It’s Time for Data Science to be Simple, Fast and Easily Understandable for Everyone.

I am a passionate listener of scientific podcasts. Since the beginning of the Covid-19 pandemic, my podcast consumption has nearly doubled. One of my favorite podcasts is econtalk.org, organized by the fabulous Russ Roberts from Stanford, and one of my favorite econ-talk episodes is the one with the psychologist, data scientist, and author Gerd Gigerenzer.

Dr. Gigerenzer, who is a former Director of the Center for Adaptive Behavior and Cognition (ABC) at the Max Planck Institute for Human Development and a former Professor of Psychology at the University of Chicago, studies how humans make decisions in complex environments. His main idea is that any decision-making procedure should be simple enough to be interpretable by the decision-maker.

I agree 100 percent, and data science’s failure to adhere to the Gigerenzer Principle is what has retarded our contributions in so many instances.

Intuition is our strongest guide in a world full of measurements, and the purpose of any statistical tool is to only enhance our intuition. It appears to me that many of my fellows in the data science profession disregard this basic truth. We develop models ever-growing in complexity, often justified only by the race to produce more complex models. Software makers respond by developing more and more versatile software programs, able to incorporate thousands of models and model options. At the same time, the ordinary users of statistical software struggle to navigate through this sea of models. And if they are lucky enough to find what they want, they have to make a substantial effort to actually run the model. Learning how to load the data, choosing the right model option to get the heteroscedasticity-robust standard errors, or simply extracting the desired information from the code’s output – all this requires understanding the sometimes rather queer logic of the software developer. After 15 years of experience with coding and debugging in 5 different statistical software programs, I know what I am talking about.

With this background, it came to me as a pleasant surprise when recently a data scientist approached me with three screenshots of code outputs: one produced with R, one with Stata and one produced with Proof Analytics’ new platform. All three outputs came out as a result from the same statistical procedure run on the same dataset. In particular, this was an evaluation of the impact of a variety of firm-specific factors – such as the Click-Through-Rate – on total sales of the firm.

This type of exercise is at the core of the Marketing Mix Modeling (MMM) analysis, a major use case for Proof’s software. Here I must say that, to my perception, the average firm has a hard time performing timely high quality MMM analysis because of the lengthy process of the update and because of the large complexity behind the statistical procedure itself. At the same time, real time analysis is crucial for a quick and flexible marketing strategy. Therefore, any reduction of the complexity of the evaluation is potentially of enormous value to the user.
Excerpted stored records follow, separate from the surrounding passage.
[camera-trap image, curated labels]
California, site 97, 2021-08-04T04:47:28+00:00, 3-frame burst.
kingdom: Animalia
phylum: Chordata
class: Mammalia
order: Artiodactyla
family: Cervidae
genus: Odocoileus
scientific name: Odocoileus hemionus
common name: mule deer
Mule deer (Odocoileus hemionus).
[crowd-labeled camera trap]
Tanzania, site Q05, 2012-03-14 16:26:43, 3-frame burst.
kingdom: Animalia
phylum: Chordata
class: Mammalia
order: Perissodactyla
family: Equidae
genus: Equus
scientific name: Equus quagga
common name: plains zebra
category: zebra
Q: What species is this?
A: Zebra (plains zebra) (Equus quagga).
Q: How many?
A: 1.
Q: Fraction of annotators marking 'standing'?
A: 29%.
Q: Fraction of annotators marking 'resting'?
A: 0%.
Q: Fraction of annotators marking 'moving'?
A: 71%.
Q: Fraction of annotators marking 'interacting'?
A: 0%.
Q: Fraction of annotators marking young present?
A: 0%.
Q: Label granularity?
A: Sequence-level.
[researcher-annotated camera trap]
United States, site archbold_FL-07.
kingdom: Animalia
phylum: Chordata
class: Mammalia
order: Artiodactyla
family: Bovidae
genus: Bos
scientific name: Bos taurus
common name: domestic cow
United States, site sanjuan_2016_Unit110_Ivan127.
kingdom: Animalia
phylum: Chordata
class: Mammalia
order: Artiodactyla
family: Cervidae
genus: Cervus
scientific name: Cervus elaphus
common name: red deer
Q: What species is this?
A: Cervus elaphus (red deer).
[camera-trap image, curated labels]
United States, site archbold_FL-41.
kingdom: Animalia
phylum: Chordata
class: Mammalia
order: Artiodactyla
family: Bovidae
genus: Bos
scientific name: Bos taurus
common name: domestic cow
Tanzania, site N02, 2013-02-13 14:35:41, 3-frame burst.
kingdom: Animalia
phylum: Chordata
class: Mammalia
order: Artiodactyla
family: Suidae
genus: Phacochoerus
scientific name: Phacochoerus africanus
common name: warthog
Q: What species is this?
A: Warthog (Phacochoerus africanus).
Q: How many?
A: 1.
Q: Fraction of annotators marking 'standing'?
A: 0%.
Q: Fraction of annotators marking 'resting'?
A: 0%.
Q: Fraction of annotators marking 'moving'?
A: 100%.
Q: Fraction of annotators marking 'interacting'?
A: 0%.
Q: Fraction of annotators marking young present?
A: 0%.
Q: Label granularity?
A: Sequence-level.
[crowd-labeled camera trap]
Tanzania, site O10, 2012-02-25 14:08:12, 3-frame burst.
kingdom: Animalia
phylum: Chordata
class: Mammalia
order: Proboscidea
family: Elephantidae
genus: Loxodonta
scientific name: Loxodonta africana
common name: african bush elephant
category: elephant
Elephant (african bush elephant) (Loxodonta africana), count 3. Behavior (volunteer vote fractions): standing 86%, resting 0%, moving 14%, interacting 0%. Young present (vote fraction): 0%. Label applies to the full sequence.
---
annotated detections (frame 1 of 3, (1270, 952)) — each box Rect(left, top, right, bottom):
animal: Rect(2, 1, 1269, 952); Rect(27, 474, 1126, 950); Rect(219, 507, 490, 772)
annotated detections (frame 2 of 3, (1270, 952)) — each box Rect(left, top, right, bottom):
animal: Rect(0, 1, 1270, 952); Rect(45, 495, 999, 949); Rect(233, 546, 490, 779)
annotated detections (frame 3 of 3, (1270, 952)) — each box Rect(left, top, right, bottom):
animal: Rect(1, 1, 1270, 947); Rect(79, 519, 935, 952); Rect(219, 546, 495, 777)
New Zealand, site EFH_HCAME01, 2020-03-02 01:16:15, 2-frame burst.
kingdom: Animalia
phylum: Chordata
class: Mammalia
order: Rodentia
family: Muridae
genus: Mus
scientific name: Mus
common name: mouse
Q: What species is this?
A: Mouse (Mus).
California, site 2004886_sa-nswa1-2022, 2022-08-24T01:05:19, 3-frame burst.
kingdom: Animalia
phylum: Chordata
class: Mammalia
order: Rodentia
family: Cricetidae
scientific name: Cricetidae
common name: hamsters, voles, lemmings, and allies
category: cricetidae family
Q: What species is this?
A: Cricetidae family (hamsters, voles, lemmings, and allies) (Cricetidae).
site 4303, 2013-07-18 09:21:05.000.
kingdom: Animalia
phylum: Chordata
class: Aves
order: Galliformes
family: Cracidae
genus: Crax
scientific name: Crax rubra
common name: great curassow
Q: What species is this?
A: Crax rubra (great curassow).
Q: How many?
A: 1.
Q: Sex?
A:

I had a careful look at the screenshots. The outputs were identical: the estimated coefficients (multipliers, in the MMM language) were identical, the underlying uncertainty estimates (the volatility) were identical too, and so were all other model diagnostics indicators such as R2 and the F-test stat. This is not particularly surprising and only implies that all three software outputs are based on the same (correctly specified) statistical algorithm. What really struck me, however, is that while all three software tools can be employed to solve the same MMM task, Proof’s software tremendously reduces the complexity for the analyst and the business user. No cumbersome data import, no statistical language programming needed to get you what you want, no degree in fine arts necessary to produce an elegant and parsimonious graph. With only several clicks all calculations are performed and the user gets a comprehensive and yet intuitive summary of the results. Importantly, the complex steps of model choice are performed automatically in the background. Thus, the use is “spared” from the tedious technical details of the algorithm, and only the aspects that enhance the business intuition are presented.

Is Proof’s tool the perfect tool for any data scientist? Proof’s strategy has been to balance between convenience and flexibility. Some might find it restrictive because it focuses on a relatively focused number of statistical techniques while options like Stata, R and Python allow you to implement thousands of approaches. However, any simple-to-use tool must constrain its users in some ways – that’s the essence of simplicity. And if the seeming endless complexity of data science – the how many angels can dance on the head of a pin argument – blocks us from effectively helping the audience of decision-makers, then I’d say over-weaning complexity does not advance the profession. 

In closing, I would argue that constraining complexity is in fact a big advantage, meaning that platforms like Proof are a huge step towards making data science far, far more intuitive, cost-effective,  operationally relevant, and mainstream in its value and impact.

Dr. Petyo Bonev is a professor of applied and theoretical econometrics and AI at the University of St. Gallen in Switzerland.